Wonkagenda: Friday, October 21, 2016
Someone stole Trump's phone; now he doesn't know what to do with his hands.
Good Morning there, Wonkers! Did you enjoy your post-debate hangovers yesterday? We certainly did! Here's some of the stories Yr Wonkette may be writing about today!
- Donald Trump and Hillary Clinton traded barbs at the the 71st Alfred E. Smith Memorial Foundation Dinner, an annual fancy feast for presidential candidates and super-rich political and Jesus-types who can afford expensive suits and long white gloves. Trump dug his grave just a bit deeper when he stopped telling jokes and went straight to calling Clinton corrupt. Haha! (The joke is that she's corrupt!) (Video)
- Donald Trump really is dipping his toe into owning a media company. Evidence: Trump used Facebook's live streaming video service to push his own media narrative after Wednesday's debate.
- Old Handsome Joe Biden is at it again! While giving a talky-speech thing in support of Hillary Clinton, Biden called Trump stupid, and wondered if he knows what the hell he's doing. Oh, Joe, you so know how to make us swoon!
- According to new FEC filings, Trump and Clinton ramped up their spending in September, and it looks like that Trump may be the least well-funded presidential candidate in recent history. Poor bastard.
- The worst cop in the country, Trumpkin Sheriff Joe Arpaio, is trailing behind his Democratic opponent, Paul Penzone, by a staggering 15 points according to the most recent polls. It's only a matter of time before Arapaio starts arresting voters and pollsters.
- A private Interwebz security firm is saying Russia was most definitely behind all the DNC hacks, like releasing John Podesta's emails, because they sort of watched it happen.
- The Nevada Senate race is insanely close, and those desert people would be really steamed about all the campaign mailers, teevee ads, and door knockers, but it's a dry heat.
- Cuban-American immigrants are running from the GOP like it was the plague, probably because it's been infected with a virulent strand of white power. [Archive]
- News flash: Newspapers are losing money because people aren't buying newspapers now that they have the freaking Internet in their butt-pocket. [Archive]
- Peggy Noonan was sitting in her beautiful, high-class home, swimming in old lady bug spray perfume and wondering what the world would be like if Donald Trump wasn't a crazy person. Maybe newspapers could save money by not paying for obtuse and out of touch columnists whose only value is as fodder for mockery?
- Former RNC Chair and Lieutenant Governor of Maryland, Michael Steele, went before some Not Republican people and said he isn't voting for Trump or Clinton, and that he wanted to puke during the debates. Of course, Michael Steele regularly makes people want to puke every morning now that he's a stale teevee talking head, so fair's fair.
- Nobody could have seen this coming: Streaming of Janet Jackson's "Nasty" is up 250% since Donald Trump said that thing about Hillary Clinton Wednesday. "Madame President" if you're nasty.
- Messicans tricked a bunch of Trumpkins into buying cervezas (that's Not American for beer) for an anti-Trump party thrown by a brewery in Mexico City. "JAJAJA! Gringos estúpidos!"

......

Exercise instructions
a. Identify every bulleted news item in the Wonkagenda roundup that mentions Clinton by name. Give each one's opening words.
b. Reproduce everything in the Wonkagenda roundup from "- The Nevada" down to "a dry heat.".

......

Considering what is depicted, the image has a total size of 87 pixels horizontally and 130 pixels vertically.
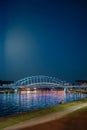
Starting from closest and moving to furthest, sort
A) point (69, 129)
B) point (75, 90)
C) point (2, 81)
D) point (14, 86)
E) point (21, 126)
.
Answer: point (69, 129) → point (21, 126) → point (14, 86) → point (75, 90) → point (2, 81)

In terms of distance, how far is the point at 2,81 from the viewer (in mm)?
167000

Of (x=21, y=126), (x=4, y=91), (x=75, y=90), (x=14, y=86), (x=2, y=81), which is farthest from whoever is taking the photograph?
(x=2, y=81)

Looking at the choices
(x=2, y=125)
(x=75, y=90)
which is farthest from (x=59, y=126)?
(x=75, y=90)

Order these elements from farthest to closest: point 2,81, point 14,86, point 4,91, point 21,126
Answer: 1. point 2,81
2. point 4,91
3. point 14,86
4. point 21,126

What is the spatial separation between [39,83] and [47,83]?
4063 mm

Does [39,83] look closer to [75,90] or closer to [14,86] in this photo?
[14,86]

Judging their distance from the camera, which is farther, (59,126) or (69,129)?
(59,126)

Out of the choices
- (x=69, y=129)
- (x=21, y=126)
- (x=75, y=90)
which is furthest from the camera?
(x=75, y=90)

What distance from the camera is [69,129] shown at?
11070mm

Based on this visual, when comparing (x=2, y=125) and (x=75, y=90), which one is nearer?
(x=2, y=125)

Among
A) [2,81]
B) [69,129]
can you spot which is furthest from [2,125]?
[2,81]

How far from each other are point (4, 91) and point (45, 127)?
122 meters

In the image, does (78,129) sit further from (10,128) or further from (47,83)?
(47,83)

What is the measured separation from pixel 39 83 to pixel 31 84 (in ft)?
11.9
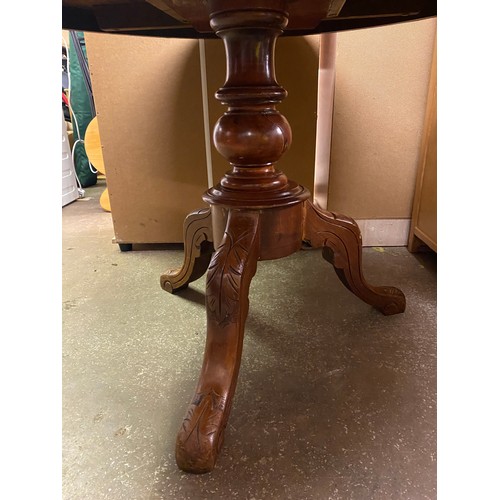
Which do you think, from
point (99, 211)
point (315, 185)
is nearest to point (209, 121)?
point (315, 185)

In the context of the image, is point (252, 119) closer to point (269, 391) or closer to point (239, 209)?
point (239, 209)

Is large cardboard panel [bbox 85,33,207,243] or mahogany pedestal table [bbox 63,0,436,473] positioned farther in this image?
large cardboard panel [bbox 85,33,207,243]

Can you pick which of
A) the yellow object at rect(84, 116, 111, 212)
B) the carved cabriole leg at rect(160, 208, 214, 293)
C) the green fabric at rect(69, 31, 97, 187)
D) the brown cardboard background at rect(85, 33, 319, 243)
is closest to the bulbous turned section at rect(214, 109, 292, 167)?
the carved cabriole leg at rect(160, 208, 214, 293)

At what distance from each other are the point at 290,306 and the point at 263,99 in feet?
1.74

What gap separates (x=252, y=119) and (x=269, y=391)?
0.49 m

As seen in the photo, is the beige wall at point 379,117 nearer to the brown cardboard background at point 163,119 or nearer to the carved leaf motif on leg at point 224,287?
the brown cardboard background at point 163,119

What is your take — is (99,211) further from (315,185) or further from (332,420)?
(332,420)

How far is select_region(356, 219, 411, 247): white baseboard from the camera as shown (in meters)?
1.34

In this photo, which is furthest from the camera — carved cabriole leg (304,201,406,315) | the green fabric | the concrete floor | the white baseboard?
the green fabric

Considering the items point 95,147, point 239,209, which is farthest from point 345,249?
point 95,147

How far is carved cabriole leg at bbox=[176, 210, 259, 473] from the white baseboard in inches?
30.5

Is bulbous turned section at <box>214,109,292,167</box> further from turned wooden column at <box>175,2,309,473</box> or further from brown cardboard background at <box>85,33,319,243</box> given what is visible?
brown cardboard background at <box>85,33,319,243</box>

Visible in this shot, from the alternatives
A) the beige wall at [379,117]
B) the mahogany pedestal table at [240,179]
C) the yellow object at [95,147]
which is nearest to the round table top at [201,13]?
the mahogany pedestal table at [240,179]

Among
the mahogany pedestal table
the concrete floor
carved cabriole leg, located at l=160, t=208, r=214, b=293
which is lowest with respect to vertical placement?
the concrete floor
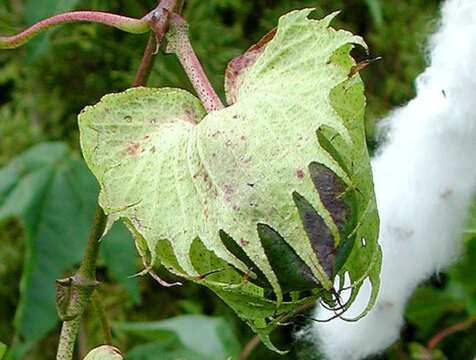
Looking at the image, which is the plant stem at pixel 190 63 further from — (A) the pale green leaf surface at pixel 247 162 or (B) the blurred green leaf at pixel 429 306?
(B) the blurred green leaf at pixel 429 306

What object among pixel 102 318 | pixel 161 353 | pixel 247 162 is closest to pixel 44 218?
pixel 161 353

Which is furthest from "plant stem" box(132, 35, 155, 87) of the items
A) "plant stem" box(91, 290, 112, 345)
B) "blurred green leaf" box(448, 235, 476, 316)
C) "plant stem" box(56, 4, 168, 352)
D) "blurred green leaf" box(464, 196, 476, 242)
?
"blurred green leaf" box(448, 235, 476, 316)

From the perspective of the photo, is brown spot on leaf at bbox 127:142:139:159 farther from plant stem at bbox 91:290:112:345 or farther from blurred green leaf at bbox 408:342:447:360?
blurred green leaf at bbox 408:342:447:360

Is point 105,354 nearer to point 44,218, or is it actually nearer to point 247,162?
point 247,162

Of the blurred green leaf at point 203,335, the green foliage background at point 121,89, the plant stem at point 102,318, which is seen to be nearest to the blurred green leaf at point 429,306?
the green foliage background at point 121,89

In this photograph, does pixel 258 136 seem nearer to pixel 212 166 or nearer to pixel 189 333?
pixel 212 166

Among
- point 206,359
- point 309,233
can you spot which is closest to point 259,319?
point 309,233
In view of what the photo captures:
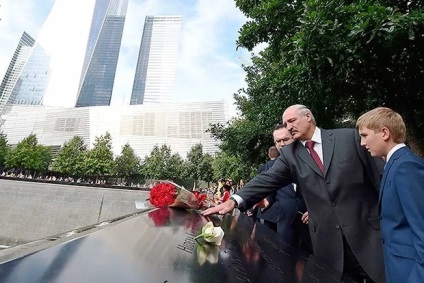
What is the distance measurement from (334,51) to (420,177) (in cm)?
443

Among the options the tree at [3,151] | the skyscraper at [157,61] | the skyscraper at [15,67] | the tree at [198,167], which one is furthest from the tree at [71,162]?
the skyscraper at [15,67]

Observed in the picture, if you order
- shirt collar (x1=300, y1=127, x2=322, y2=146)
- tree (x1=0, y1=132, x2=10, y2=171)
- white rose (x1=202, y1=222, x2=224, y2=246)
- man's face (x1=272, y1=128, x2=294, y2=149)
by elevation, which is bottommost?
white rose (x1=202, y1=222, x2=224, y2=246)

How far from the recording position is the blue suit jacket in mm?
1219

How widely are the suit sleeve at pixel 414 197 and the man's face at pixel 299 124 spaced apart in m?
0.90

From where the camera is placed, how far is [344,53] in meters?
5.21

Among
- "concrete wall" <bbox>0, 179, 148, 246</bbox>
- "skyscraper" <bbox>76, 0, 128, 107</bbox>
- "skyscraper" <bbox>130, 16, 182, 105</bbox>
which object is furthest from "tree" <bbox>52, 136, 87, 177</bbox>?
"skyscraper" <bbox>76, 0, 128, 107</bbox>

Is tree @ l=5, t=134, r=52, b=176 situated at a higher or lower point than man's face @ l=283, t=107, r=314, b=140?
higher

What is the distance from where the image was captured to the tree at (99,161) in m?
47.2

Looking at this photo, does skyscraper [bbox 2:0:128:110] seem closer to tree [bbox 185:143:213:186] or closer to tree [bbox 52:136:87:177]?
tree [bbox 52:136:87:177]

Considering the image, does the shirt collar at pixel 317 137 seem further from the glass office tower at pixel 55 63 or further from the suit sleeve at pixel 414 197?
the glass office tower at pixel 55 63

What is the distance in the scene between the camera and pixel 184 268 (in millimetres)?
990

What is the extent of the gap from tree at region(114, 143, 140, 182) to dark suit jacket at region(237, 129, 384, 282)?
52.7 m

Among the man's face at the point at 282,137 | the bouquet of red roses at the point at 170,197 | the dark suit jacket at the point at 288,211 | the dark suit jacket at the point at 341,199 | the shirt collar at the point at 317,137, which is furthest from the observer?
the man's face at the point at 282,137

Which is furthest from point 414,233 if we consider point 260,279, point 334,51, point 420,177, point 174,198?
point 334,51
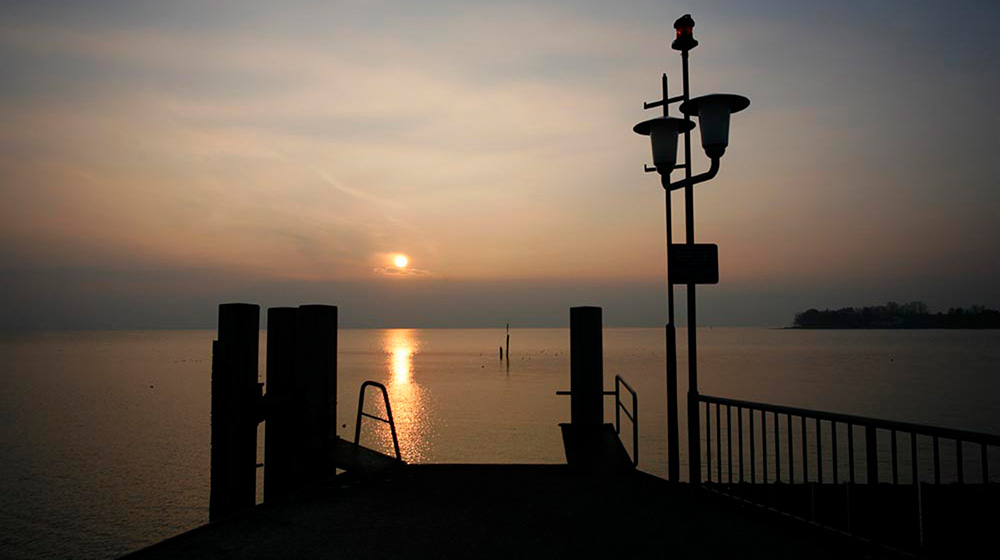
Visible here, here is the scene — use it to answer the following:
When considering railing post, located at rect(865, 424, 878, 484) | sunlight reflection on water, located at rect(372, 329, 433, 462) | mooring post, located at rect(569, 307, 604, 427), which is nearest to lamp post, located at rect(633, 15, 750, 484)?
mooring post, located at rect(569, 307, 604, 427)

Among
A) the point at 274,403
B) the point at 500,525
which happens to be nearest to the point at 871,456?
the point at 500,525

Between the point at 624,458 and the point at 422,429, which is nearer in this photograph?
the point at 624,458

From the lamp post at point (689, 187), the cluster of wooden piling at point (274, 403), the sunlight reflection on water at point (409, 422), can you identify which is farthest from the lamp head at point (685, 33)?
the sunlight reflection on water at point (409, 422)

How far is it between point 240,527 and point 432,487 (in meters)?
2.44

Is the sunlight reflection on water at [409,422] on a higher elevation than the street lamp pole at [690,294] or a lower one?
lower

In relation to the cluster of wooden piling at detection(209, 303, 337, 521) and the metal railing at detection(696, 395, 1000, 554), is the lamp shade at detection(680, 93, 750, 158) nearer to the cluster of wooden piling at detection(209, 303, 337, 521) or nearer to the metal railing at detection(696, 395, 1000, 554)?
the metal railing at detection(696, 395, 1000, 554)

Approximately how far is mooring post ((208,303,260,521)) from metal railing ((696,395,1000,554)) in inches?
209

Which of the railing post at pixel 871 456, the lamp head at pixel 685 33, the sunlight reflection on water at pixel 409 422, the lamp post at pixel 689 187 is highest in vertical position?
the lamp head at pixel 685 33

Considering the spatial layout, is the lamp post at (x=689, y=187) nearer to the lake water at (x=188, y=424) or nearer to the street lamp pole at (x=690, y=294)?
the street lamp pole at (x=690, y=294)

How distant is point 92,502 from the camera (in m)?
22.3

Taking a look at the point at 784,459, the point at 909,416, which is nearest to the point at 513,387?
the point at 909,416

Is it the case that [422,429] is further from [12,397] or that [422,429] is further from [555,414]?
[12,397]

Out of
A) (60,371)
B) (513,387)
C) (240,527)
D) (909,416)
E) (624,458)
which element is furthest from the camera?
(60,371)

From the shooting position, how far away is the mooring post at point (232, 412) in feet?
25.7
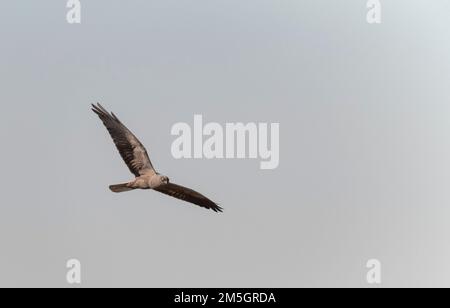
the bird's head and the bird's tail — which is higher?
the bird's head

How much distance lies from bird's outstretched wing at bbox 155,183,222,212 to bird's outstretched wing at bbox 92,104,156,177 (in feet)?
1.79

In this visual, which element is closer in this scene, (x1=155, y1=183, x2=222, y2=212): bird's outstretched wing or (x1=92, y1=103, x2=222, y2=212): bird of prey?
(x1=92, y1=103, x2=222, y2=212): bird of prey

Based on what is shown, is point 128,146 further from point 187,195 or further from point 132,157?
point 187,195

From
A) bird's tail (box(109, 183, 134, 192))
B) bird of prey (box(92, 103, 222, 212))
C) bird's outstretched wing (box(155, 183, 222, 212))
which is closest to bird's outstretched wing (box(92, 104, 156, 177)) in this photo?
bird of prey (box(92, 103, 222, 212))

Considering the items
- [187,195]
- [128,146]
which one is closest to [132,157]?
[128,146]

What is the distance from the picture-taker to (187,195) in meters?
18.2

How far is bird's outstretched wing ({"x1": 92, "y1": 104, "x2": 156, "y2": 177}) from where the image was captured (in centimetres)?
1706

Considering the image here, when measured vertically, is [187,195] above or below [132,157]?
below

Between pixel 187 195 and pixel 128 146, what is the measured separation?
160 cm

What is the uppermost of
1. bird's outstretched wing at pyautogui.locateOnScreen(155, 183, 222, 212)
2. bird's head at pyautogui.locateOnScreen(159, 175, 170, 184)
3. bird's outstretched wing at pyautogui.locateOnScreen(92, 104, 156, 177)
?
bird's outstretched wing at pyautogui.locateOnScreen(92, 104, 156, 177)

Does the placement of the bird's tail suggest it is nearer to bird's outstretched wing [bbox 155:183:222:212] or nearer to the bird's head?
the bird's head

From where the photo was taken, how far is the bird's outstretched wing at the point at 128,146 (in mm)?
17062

......

Results for the exercise
a.
- "Donald Trump and Hillary Clinton traded barbs"
- "Old Handsome Joe Biden is at it again!"
- "According to new FEC filings, Trump and Clinton ramped up"
- "Former RNC Chair and Lieutenant Governor of Maryland, Michael Steele"
- "Nobody could have seen this coming: Streaming of Janet Jackson's"

b.
- The Nevada Senate race is insanely close, and those desert people would be really steamed about all the campaign mailers, teevee ads, and door knockers, but it's a dry heat.